Notice that I have provided functions to build strings out of objects of any of the types. You should use these for displaying output or error messages.

 

The Abstract Syntax of the Language

 

As we saw in the last project, at the point of having to evaluate expressions it is much nicer if the user's input has already been transformed into an abstraction of the underlying expression, rather than having to deal with the concrete syntax directly.

For example, for the expression (+ (* 3 4) 2), which we saw above is represented by the sexp value:

         Atom (Symbol "+") $
         ( Atom (Symbol "*") $
           Atom (Number (Int 3)) $
           Atom (Number (Int 4)) $
           Atom Nil ) $
         Atom (Number (Int 2)) $
         Atom Nil
         

the following representation is much closer to the underlying meaning and therefore easier to manipulate:

         Cappl (Operator "+",
                [Cappl (Operator "*",
                        [Cdata (Int 3),
                         Cdata (Int 4)]),
                 Cdata (Int 2)])
         

Similarly, the essence of the command (defun (add1 x) (+ x 1)) is captured in the structure:

         Cdefun (Operator "add1",
                 [Vname "x"],
                 Cappl (Operator "+",
                        [Cvar (Vname "x"),Cdata (Int 1)]))
         

Expressions and commands are represented after conversion by different ML data types: cexpression and ccommand (for "Calculator Expression" and "Calculator Command"). Because it is necessary for the syntax converter to return just a single type, and the user can type either an expression or a command at the input, the user input is always converted to a ccommand, but one of the cases for that type is just a wrapper for an underlying cexpression, as will be seen below.

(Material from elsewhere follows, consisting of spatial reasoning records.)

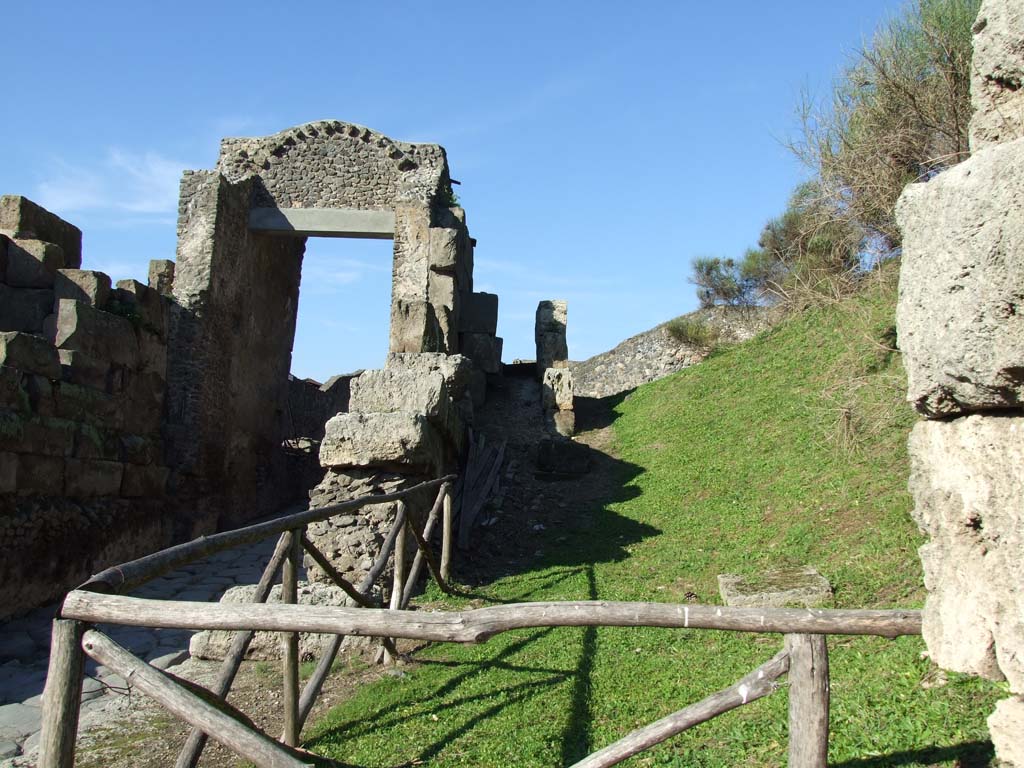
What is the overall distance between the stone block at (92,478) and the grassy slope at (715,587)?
467 centimetres

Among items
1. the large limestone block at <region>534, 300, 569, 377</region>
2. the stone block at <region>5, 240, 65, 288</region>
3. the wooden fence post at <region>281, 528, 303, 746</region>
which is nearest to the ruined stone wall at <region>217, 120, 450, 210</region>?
the large limestone block at <region>534, 300, 569, 377</region>

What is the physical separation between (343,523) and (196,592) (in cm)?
191

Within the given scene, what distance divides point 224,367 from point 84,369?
4058 millimetres

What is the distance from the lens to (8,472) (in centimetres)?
750

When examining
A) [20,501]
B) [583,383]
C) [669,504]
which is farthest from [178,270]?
[583,383]

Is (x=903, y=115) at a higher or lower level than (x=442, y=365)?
higher

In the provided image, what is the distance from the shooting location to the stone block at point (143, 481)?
9.80 m

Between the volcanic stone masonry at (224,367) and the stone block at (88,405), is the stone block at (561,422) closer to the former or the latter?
the volcanic stone masonry at (224,367)

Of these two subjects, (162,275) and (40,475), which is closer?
(40,475)

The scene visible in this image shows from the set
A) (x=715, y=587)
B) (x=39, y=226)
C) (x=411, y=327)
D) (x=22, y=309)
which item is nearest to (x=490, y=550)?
(x=715, y=587)

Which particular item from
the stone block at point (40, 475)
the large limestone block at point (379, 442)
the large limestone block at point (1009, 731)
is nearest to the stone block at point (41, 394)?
the stone block at point (40, 475)

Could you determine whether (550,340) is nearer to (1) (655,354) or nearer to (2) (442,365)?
(1) (655,354)

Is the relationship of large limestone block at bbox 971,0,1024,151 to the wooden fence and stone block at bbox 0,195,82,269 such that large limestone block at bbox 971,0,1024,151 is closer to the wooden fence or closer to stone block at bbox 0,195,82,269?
the wooden fence

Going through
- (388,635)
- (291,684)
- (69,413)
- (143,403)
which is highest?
(143,403)
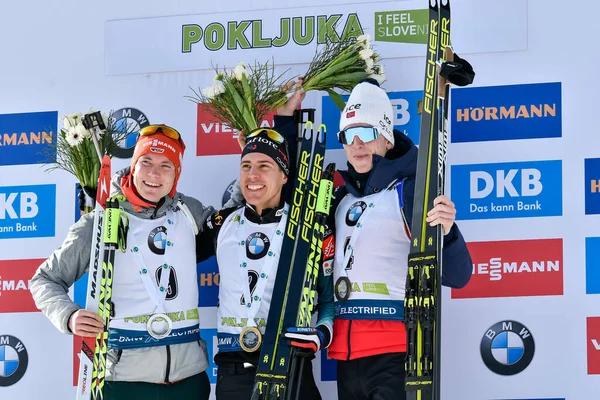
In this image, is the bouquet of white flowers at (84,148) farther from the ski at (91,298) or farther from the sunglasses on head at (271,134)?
the sunglasses on head at (271,134)

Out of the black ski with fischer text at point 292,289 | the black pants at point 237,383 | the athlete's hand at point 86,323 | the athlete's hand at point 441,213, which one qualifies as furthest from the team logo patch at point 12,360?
the athlete's hand at point 441,213

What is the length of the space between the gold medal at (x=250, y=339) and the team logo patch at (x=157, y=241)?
0.52m

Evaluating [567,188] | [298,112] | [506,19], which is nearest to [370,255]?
[298,112]

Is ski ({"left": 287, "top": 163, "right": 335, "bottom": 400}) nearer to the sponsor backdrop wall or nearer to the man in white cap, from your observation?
the man in white cap

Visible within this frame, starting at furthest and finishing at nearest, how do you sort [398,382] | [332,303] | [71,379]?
1. [71,379]
2. [332,303]
3. [398,382]

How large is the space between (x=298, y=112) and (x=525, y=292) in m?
1.36

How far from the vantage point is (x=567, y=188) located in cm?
472

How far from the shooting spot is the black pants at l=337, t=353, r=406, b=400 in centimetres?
406

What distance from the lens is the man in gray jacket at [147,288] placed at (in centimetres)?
425

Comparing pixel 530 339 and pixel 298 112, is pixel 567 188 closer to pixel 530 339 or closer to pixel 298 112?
pixel 530 339

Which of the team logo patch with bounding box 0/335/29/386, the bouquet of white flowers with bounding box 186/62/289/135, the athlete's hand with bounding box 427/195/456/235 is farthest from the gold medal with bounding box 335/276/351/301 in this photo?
the team logo patch with bounding box 0/335/29/386

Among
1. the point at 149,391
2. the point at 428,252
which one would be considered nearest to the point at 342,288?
the point at 428,252

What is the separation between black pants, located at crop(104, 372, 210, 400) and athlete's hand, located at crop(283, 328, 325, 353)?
1.68 feet

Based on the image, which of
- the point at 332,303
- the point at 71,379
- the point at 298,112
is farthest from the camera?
the point at 71,379
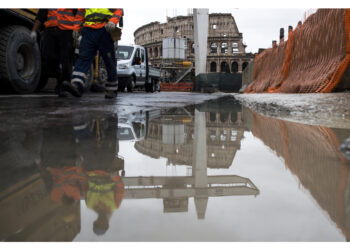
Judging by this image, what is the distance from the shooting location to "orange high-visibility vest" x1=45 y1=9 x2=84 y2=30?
4680 millimetres

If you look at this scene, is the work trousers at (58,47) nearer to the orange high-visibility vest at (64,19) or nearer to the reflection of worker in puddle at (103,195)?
the orange high-visibility vest at (64,19)

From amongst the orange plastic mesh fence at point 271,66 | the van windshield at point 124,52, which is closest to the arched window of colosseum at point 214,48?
the orange plastic mesh fence at point 271,66

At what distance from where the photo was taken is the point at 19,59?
4879mm

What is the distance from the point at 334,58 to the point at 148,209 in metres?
5.49

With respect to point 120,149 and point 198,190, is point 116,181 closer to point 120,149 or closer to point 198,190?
point 198,190

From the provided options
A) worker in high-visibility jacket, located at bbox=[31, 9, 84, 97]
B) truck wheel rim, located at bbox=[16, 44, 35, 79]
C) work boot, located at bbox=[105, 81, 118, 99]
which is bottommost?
work boot, located at bbox=[105, 81, 118, 99]

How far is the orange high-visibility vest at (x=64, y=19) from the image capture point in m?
4.68

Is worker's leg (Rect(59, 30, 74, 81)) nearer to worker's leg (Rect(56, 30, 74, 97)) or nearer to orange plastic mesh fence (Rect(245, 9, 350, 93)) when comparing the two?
worker's leg (Rect(56, 30, 74, 97))

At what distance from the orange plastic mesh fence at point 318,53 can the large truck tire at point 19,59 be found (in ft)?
15.0

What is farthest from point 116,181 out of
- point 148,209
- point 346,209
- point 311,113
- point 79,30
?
point 79,30

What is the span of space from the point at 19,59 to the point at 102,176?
15.7 feet

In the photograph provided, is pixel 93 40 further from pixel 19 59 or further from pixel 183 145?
pixel 183 145

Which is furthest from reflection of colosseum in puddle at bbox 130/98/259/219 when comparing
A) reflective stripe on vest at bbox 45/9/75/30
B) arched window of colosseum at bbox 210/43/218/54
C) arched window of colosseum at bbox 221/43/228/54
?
arched window of colosseum at bbox 210/43/218/54

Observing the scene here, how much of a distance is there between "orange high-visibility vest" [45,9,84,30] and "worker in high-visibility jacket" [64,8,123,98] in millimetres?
245
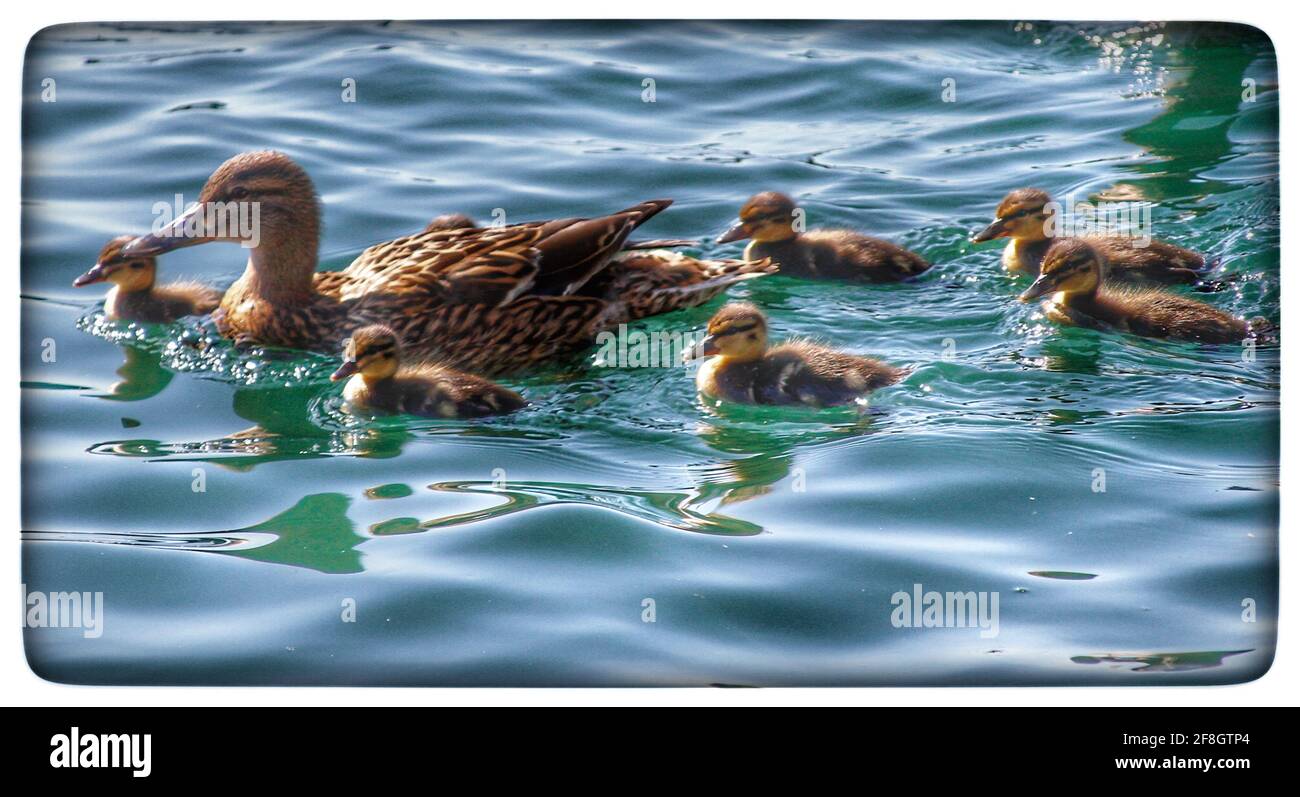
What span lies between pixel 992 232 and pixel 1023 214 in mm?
114

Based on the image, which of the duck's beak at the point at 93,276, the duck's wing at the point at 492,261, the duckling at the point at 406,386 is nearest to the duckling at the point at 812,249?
the duck's wing at the point at 492,261

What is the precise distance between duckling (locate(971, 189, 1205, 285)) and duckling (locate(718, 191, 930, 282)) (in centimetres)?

The full abstract syntax for the language is given by the following signature:

signature ABSYN =
sig
    datatype vname = Vname of string;
    datatype operator = Operator of string
 
    type datavalue
 
    datatype cexpression =
        Cdata of datavalue
      | Cvar of vname
      | Cappl of operator * cexpression list
 
    datatype ccommand =
        Cexpression of cexpression
      | Cdefine of vname * cexpression
      | Cdefun of operator * vname list * cexpression
      | Cbindings
      | Cexit
 
    val datavalueToString : datavalue -> string
    val cexpressionToString : cexpression -> string
end;
            

Notice that the abstract syntax stops at the point of specifying the datavalues. We will use different datavalue definitions as our language grows and gets richer over the next few projects. For now we will just be using numbers, which you can assume are defined by the data type

datatype number = Int of int
       | Real of real
            

The number type is defined as part of a signature called CONCSYN, which provides other bits you don't need to worry about in this phase. Your functors will, however, need to take a structure of signature CONCSYN in order to get the definition for the type number.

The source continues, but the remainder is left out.